Logistical Care for Optimal Design (LogiDOC), funded by Technology Foundation STW (project number 08140).
Driven by public opinion, increased health expenditures, an ageing population, and long waiting lists, a flood of changes in the healthcare system has been set in motion to try to make the Dutch hospitals more efficient. Supported by more advanced ICT (e.g. the introduction of electronic patient records) and a new financial system (the introduction of diagnose related groups), the majority of the hospitals is reconsidering the organisation of the internal processes. The challenge for hospital management is to redesign the internal layout and control in such a way that both the interests of the patient and of the hospital are addressed. This implies a wide variety of complex strategic decisions that contribute to the simultaneous optimisation of quality of care, costs and patient lead-time.

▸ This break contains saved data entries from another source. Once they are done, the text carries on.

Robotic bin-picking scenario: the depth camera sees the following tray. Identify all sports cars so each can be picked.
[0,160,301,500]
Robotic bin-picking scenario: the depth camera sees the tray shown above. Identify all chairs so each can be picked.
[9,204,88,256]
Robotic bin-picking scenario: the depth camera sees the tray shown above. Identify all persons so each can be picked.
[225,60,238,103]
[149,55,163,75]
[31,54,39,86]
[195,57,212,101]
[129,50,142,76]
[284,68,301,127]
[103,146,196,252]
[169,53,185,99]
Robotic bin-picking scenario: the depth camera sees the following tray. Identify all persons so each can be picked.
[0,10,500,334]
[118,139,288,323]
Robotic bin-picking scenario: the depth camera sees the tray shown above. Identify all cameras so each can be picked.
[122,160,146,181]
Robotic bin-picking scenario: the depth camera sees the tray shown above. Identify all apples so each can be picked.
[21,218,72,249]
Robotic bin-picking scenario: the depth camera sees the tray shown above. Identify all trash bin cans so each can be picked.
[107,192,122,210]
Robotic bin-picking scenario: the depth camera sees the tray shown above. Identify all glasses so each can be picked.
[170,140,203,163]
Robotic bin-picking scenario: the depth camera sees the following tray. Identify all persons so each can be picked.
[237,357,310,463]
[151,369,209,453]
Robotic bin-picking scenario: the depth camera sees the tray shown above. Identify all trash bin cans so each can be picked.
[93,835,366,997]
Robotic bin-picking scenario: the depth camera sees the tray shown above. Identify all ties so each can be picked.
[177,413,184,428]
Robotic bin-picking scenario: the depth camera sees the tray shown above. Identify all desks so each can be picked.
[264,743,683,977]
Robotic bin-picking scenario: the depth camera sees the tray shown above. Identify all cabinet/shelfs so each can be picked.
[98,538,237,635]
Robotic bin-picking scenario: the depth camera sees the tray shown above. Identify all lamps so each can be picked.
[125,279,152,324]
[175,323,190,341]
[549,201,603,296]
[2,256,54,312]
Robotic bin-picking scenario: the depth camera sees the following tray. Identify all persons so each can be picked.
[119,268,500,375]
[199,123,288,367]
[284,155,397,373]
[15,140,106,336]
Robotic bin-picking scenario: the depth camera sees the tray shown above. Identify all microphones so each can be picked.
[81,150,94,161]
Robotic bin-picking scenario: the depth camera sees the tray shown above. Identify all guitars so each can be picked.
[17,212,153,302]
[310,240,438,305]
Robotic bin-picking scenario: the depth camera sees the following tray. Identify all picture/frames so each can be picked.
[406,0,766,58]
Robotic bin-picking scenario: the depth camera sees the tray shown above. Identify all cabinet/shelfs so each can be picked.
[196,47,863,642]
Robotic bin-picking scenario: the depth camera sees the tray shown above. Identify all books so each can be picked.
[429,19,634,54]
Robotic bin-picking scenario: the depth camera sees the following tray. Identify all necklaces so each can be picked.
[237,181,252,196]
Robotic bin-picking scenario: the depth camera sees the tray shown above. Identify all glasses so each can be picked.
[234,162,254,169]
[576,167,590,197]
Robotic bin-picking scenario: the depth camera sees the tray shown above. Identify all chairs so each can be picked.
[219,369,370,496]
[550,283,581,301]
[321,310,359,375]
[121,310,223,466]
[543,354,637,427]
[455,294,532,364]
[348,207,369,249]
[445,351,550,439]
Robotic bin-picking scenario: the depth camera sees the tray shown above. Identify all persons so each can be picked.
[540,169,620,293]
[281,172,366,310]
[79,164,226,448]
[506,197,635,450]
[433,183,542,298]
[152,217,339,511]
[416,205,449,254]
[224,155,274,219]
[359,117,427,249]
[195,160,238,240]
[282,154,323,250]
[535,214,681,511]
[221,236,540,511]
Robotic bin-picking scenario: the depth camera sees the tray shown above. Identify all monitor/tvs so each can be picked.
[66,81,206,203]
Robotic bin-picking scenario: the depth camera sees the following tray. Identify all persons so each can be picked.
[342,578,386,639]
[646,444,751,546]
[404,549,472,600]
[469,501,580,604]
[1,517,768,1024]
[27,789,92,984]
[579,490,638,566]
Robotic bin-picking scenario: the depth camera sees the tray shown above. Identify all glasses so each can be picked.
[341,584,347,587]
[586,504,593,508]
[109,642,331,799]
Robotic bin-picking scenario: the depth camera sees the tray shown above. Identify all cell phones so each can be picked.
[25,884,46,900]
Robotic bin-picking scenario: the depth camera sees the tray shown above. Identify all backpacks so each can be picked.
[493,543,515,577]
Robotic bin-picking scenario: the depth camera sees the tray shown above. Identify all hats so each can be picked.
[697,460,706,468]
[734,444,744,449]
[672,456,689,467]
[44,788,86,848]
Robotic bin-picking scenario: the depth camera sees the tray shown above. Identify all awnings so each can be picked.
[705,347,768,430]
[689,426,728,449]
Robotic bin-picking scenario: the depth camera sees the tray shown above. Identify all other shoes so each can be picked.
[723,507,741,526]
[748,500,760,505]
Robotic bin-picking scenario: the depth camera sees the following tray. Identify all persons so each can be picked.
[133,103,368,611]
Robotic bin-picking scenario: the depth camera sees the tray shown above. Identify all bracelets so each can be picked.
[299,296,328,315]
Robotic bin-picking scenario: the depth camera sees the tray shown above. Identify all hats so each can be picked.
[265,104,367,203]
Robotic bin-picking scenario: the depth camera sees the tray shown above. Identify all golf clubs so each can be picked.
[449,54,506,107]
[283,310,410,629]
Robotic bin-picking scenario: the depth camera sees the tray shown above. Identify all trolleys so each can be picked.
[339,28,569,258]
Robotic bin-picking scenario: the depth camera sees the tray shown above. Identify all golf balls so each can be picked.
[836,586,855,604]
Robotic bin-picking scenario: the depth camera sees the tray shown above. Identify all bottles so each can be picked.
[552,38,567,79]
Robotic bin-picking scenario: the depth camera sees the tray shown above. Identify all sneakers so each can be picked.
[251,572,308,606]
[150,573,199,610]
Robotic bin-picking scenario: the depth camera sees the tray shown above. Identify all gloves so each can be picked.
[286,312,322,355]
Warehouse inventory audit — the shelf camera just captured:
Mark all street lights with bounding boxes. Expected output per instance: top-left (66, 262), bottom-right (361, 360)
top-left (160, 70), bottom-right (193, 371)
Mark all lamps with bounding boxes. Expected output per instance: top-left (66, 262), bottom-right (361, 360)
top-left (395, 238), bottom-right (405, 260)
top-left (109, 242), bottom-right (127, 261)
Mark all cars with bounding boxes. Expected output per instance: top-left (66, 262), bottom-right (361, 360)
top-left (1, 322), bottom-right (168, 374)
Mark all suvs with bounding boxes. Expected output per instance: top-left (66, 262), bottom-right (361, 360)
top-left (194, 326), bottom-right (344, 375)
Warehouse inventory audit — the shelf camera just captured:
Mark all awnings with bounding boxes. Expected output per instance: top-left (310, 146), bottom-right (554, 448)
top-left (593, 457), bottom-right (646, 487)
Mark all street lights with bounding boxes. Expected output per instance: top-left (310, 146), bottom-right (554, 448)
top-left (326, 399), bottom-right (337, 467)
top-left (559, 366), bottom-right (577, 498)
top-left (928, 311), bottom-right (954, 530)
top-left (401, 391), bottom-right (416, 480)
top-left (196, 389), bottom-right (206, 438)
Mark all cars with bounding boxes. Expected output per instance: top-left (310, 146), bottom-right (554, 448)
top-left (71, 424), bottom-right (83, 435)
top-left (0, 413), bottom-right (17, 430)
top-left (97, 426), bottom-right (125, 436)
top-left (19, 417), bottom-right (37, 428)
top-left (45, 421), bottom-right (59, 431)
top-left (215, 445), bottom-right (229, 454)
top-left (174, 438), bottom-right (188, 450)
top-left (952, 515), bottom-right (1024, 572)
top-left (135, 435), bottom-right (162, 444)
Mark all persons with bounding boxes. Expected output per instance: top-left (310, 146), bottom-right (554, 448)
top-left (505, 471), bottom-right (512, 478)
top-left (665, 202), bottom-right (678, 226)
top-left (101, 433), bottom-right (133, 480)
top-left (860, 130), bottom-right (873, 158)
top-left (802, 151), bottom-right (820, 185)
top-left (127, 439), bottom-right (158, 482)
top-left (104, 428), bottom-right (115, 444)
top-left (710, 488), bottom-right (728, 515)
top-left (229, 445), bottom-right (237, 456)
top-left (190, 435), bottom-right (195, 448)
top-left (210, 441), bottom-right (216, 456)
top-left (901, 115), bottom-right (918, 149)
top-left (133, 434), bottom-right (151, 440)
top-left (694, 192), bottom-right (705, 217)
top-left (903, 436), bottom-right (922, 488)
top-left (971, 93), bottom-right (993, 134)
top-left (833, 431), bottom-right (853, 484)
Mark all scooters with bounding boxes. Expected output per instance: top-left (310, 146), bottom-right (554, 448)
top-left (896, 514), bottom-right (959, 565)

The nature of hospital work does not allow copying success stories from industry, where logistical optimisation has a long history. Healthcare processes and supply chains show considerable differences, such as the high degree of uncertainty, the medical autonomy of clinicians, and the fact that patients cannot be treated as products. LogiDOC aims to develop mathematical models and techniques to analyse and support the design of the optimal logistical layout of a hospital with a given case mix and desired performance levels. In three PhD subprojects, the research addresses the strategic, tactical and operational level of hospital planning and control. The output consists of decision support tools, (mathematical) models and techniques that capture the inherent complexity of healthcare processes, and aid users to analyse the relation between system configurations, optimized and robust system planning and control, and system performance.
The expertise gained in LogiDOC broadens the knowledge domain w.r.t. hospital resource management, and provides useful tools for capacity allocation and dimensioning problems. Such capacity problems are now generally solved using statistical / spreadsheet-based analyses of aggregate data. These models cannot capture the dynamics of the healthcare process and generally do not account for the impact on lower management levels: the aforementioned redesign of hospitals requires new approaches for tactical and operational control. Hereby, capacity allocation and dimensioning problems always pose trade-offs: e.g. resource utilisation versus waiting list length, or: costs vs. quality of care, or: planning intelligence vs. solution quality. The models and techniques developed in LogiDOC provide tools to make and evaluate such trade-offs, and to assess the impact of capacity decisions on performance indicators for quality of care (e.g. cancellation rate, waiting time), quality of labour (e.g. overtime), and productivity (e.g. costs, efficiency, utilisation).
To establish broad recognition in the healthcare application domain and application of the research results LogiDOC collaborates with the following partners from the healthcare sector in two additional subprojects. Different types of hospitals will provide relevant research cases and test data, and test prototype decision support tools. Based on LogiDOCs results, the market-leading decision support software company ORTEC aims to develop decision support instruments for operational control of patient flows across the hospital. Finally, the Netherlands Board for Healthcare Institutions (NBHF), an independent organisation tasked by the Ministry of Health, Welfare and Sport, will use the knowledge gained in LogiDOC to provide expertise and support for hospitals in managerial decisions regarding the design and management of processes in situations of capacity expansions/reductions and construction. In the future, tasks of the NBHF will be transferred to the Dutch Centre for Health Assets (DuCHA), part of TNO. LogiDOC also collaborates with ongoing healthcare-ICT research at University of Twente to build upon current ICT developments, such as Electronic Patient Records and the use of agent technology for ICT-support across departments. In regular workshops, all researchers and partners will come together to discuss research results and possible topics, and exchange ideas about implementation. Additional partners from the healthcare sector may be involved at a later stage.
The involved researchers from UT are active in the recently founded UT centre of expertise CHOIR (Centre for Healthcare Operations Improvement and Research; www.choir.utwente.nl), and research institute CTIT (www.ctit.utwente.nl). Within LogiDOC, UT collaborates with a large group of partners active in healthcare delivery, consultancy, and software development.